BUDAYA KORUPSI KOLUSI DAN NEPOTISME (KKN)

menilik suatu yang pelik
oleh: Mhd Munirul Ikhwan


Setiap urusan yang dikerjakan oleh ahlinya pastilah akan berhasil baik. Begitu sebaliknya, jika urusan itu dikerjakan oleh orang yang bukan ahlinya, atau orang yang tak punya kemampuan tentang itu, pastilah akan membuahkan hasil yang tak baik pula.
            Jika kita menilik ke dunia kerja atau dunia birokrasi dinegara ini, kita akan menemukan beberapa masalah yang pelik. Kenapa pelik? Ya karena banyak urusan-urusan yang ditangani oleh orang yang bukan ahli dibidang itu. Mengapa hal itu bisa terjadi?
Penyebab pertama yaitu orang yang berwenang menyerahkan urusan itu menganut MAZHAB NEPOTISME.
Nepotisme berarti kecendrungan untuk mengutamakan (menguntungkan) sanak saudara sendiri terutama di jabatan, pangkat dilingkungan pemerintah. (KBBI, 1988:613). Mungkin mazhab nepotisme ini sudah ada sejak berabad-abad yang lalu. Entah siapa imamnya penulis pun tidak tahu, yang jelas Mazhab Nepotisme itu banyak pengikutnya.
Mazhab ini mengajarkan bahwa untuk menyerahkan urusan (yang menguntungkan tentunya) harus mengutamakan sanak saudara. Tidak harus melihat apakah sanak saudara itu memiliki skill atau kemampuan dibidang tersebut. Seandainya sanak saudara tersebut memang memiliki kemampuan dibidang itu, itu pun hanya kebetulan, .karena proses penyerahan urusan atau rekrutnya tidak sesuai dengan jalur yang telah ditetapkan. Biasanya menggunakan jalur istimewa.
Selain itu mazhab nepotisme ini berpandangan bahwa skill atau keahlian kerja bisa didapat seiring dengan pelaksanaan kerja. Artinya orang yang tidak memiliki keahlian atau skill akan menjadi ahli apabila telah terjun ke dunia kerja tersebut. Mungkin hal itu bisa terjadi namun memakan proses yang panjang, sepanjang ia bekerja menyelesaikan urusan itu karena ia tidak memiliki ilmu dalam menjalankan/mengerjakan urusan tersebut.

SOAL LATIHAN:
- a) Tentukan apakah setiap pernyataan berikut sesuai dengan kutipan tentang nepotisme, lalu jawab ya atau tidak disertai kata-kata penentu dari kutipan itu yang dikutip persis: (i) Nepotisme diartikan sebagai kecenderungan mengutamakan sanak saudara sendiri dalam jabatan di lingkungan pemerintah. (ii) Penulis mengetahui siapa imam Mazhab Nepotisme. (iii) Mazhab nepotisme memandang keahlian kerja dapat diperoleh sambil menjalankan pekerjaan.
- b) Lanjutkan kutipan tentang nepotisme mulai dari kalimat terakhirnya.
Daftar yang menyusul tidak diperlukan untuk mengerjakan soal.

CUPLIKAN DATA:
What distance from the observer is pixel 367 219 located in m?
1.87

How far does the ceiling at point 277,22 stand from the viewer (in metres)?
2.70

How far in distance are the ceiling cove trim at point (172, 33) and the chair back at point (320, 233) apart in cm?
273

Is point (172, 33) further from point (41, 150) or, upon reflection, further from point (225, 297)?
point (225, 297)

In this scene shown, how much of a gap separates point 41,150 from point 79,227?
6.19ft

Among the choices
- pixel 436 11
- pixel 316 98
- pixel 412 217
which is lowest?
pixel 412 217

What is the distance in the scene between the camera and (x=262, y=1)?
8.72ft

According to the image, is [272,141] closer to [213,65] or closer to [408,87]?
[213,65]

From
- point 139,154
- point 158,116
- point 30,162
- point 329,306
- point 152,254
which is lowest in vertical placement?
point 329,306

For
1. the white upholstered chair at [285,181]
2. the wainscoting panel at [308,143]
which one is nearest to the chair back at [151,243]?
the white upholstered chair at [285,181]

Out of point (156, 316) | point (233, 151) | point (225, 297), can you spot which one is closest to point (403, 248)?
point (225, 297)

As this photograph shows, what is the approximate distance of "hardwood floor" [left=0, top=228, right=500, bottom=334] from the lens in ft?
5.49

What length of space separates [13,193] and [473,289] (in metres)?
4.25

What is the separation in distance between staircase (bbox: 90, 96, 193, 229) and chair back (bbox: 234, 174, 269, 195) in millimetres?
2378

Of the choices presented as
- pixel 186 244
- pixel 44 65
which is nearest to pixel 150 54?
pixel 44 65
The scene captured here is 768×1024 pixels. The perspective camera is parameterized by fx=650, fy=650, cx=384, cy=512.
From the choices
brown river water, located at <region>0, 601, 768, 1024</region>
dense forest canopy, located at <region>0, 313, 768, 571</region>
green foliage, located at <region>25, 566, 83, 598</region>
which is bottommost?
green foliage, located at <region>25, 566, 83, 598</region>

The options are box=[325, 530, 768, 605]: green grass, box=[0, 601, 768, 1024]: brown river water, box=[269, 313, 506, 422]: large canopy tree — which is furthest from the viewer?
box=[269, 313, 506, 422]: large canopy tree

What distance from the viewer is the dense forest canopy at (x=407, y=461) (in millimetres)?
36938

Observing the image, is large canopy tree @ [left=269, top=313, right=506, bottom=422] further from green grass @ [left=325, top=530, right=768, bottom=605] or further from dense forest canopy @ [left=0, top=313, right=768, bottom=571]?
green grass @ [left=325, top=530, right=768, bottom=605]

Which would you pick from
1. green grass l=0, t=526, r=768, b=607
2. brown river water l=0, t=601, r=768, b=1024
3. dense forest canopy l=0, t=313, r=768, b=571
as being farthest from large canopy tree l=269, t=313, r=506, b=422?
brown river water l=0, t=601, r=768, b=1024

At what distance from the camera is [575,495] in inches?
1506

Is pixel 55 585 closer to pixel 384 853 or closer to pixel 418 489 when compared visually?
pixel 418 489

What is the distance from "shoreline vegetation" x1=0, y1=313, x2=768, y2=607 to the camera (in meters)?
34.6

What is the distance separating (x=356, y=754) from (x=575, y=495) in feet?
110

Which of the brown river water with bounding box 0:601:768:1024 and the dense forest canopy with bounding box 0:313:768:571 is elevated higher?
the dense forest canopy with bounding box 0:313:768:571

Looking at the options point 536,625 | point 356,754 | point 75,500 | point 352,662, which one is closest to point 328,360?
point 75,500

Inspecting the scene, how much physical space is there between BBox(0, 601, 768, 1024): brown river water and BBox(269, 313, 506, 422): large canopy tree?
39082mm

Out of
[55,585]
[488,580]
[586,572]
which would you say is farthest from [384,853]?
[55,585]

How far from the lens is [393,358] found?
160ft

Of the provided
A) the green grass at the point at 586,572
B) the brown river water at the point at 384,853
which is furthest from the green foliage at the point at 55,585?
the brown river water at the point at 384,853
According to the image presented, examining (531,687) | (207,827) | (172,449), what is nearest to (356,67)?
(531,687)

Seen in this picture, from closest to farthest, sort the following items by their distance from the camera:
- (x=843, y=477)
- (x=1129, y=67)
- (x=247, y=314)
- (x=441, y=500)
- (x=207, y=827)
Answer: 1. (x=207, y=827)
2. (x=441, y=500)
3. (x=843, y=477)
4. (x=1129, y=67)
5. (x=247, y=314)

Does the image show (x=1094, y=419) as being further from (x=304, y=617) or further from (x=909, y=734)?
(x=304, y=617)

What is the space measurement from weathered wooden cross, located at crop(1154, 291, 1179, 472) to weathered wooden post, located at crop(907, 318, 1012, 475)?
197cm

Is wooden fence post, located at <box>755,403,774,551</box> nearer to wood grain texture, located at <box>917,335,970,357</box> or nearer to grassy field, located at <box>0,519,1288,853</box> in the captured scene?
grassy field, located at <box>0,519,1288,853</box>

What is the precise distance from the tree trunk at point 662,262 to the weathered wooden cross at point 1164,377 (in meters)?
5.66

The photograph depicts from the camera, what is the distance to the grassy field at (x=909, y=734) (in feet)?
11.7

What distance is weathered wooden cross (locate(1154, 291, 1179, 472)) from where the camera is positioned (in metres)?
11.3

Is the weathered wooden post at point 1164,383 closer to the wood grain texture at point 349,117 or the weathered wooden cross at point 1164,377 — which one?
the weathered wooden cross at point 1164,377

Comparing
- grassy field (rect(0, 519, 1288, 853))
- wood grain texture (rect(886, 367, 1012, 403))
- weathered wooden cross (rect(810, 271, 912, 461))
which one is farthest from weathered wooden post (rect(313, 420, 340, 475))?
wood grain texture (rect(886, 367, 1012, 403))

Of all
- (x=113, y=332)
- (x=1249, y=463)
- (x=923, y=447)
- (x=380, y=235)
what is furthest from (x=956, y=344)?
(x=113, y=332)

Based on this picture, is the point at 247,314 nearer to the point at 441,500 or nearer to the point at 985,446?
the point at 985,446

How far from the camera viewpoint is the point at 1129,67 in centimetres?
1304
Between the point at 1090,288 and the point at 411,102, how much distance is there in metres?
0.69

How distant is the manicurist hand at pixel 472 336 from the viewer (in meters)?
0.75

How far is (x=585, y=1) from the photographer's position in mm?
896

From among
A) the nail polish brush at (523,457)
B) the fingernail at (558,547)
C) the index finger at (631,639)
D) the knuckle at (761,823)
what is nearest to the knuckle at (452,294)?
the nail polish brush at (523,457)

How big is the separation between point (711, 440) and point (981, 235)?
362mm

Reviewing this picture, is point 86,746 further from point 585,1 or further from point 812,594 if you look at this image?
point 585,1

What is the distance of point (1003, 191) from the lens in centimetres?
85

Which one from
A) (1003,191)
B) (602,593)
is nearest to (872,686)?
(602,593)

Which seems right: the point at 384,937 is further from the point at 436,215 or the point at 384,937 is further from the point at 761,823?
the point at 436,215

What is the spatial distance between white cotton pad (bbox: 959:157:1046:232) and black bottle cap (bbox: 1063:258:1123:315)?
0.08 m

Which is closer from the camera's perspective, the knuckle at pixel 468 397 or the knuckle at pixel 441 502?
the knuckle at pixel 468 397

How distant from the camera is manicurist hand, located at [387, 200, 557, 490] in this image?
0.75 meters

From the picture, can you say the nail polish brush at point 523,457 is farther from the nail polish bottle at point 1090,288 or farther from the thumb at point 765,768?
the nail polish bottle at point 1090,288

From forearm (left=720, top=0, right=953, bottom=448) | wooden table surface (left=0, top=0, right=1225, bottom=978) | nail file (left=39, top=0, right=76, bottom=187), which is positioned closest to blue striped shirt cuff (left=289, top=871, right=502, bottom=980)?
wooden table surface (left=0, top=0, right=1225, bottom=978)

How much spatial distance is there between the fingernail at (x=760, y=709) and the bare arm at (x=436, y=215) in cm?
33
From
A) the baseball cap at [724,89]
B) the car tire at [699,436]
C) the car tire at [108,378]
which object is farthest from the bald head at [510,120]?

KUNCI JAWABAN:
- a)
(i) Ya: "Nepotisme berarti kecendrungan untuk mengutamakan (menguntungkan) sanak saudara sendiri terutama di jabatan, pangkat dilingkungan pemerintah."
(ii) Tidak: "Entah siapa imamnya penulis pun tidak tahu"
(iii) Ya: "skill atau keahlian kerja bisa didapat seiring dengan pelaksanaan kerja"

- b)
Biasanya orang-orang yang tidak memiliki keahlian tersebut, yang di rekrut melalui jalur istimewa, ia akan berleha-leha karena mungkin ia merasa jabatan yang ia miliki pun istimewa. Hanya orang-orang tertentu yang berani menegurnya jika ia tak produktif dalam bekerja. Sehingga timbul ungkapan pekerja nongkrong diwarung kopi saat jam kerja. Sepertinya ungkapan itu tidak hanya sekedar isu belaka, namun ungkapan itu diutarakan atas landasan realita yang terjadi di negeri ini. Jam kerja yang seharusnya digunakan untuk melayani urusan publik, habis bersamaan dengan habisnya secangkir kopi dan beberapa batang rokok dikedai kopi.
Urusan yang diserahkan dengan cara ini tentu akan berdampak negatif dalam dunia kerja. Kinerja yang dihasilkan oleh orang yang mendapat kedudukan seperti ini amatlah jelek tentunya, karena ia tidak memiliki keahlian dalam menyelesaikan urusan yang ia tangani.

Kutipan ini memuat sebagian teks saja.